# Timber Window Supplier



## BMD (28 Feb 2011)

Hi,

I wanted to get some advice regarding window suppliers. I have narrowed it down to two options;

1. Iroko Triple glazed windows U value 1.0 from Carey Joinery
2. Iroko Triple glazed windows U value 1.1 from another window supplier in the south.

There is a cost difference of €5,000 between the two (I wont say which are dearer so as not to prejudice the advice). I just wanted to get some advice as to which company I should go with?


----------



## NHG (1 Mar 2011)

Why do you want triple glazing? Have you got large glazed areas. Unless it is a 42mm triple glazed unit the uValue will be the same as a double glazed unit but alot dearer


----------



## WEAQ (1 Mar 2011)

is the company a supplier of the window or manufacturer?.there is a great difference, especially if things are wrong from order as suppliers take longer to rectify things as manufacturers can sort most things out pretty quickly.how many windows are involved as iroko is a specialised hardwood and to have only 2 quotes seems a bit odd .i deal with the trade but could recommened 4 or 5 different suppliers if you need .


----------



## BMD (1 Mar 2011)

They are both manufacturers. there are ~ 30 windows. I have got in the region of 10 quotes but have narrowed it down to these two companies as they represent the best value.

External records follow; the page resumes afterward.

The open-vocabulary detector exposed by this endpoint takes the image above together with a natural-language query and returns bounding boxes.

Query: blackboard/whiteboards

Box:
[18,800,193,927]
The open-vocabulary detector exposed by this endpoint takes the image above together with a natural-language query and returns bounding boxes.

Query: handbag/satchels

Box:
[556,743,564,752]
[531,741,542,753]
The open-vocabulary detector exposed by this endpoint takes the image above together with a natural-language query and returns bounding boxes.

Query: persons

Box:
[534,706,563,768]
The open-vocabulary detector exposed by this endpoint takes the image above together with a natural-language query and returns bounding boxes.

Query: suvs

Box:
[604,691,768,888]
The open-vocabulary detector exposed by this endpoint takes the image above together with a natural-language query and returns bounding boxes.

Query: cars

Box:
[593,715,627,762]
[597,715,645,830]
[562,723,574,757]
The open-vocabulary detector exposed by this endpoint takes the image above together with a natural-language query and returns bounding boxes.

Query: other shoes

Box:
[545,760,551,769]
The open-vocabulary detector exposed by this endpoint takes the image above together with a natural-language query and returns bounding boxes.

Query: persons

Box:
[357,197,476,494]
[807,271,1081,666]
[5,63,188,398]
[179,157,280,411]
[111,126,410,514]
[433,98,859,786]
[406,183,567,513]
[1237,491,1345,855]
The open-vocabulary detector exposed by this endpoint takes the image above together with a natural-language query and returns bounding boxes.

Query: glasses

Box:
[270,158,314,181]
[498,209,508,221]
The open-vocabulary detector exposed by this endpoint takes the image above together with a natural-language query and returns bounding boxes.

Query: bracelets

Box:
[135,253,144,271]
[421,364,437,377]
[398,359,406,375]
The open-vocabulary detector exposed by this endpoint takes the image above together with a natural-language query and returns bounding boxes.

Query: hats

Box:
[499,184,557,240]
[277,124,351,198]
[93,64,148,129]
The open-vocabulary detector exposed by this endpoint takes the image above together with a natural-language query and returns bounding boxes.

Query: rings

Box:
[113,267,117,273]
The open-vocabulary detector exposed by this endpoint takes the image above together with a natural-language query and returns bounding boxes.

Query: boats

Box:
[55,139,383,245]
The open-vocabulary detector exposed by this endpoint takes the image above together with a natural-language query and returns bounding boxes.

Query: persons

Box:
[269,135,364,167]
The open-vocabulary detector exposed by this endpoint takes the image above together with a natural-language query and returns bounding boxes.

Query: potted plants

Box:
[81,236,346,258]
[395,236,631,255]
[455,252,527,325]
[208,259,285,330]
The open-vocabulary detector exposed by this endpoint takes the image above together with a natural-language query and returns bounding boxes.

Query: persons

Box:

On the other question, I have alot of glazed areas and the U value on the triple is better than on the double.

Carey have a six year guarantee while the other company has 10 years


----------



## Brigid (1 Mar 2011)

A friend of mine recently switched from a large southern window supplier as they were unable/unwilling to give certificates regarding the u-value in advance of making the order.  It may be something worth considering before you make up your mind.


----------



## WEAQ (3 Mar 2011)

who is the other supplier as without there name i could not testify to there standing in the trade.you can pm me if you want


----------



## BMD (4 Mar 2011)

just PM'd you WEAQ


----------



## BMD (18 Jul 2011)

Went with Carey in the end..great looking window but their level of service after the sale wasn't great. Had a couple of windows that were installed poorly and they were very unresponsive when it came to getting these rectified.


----------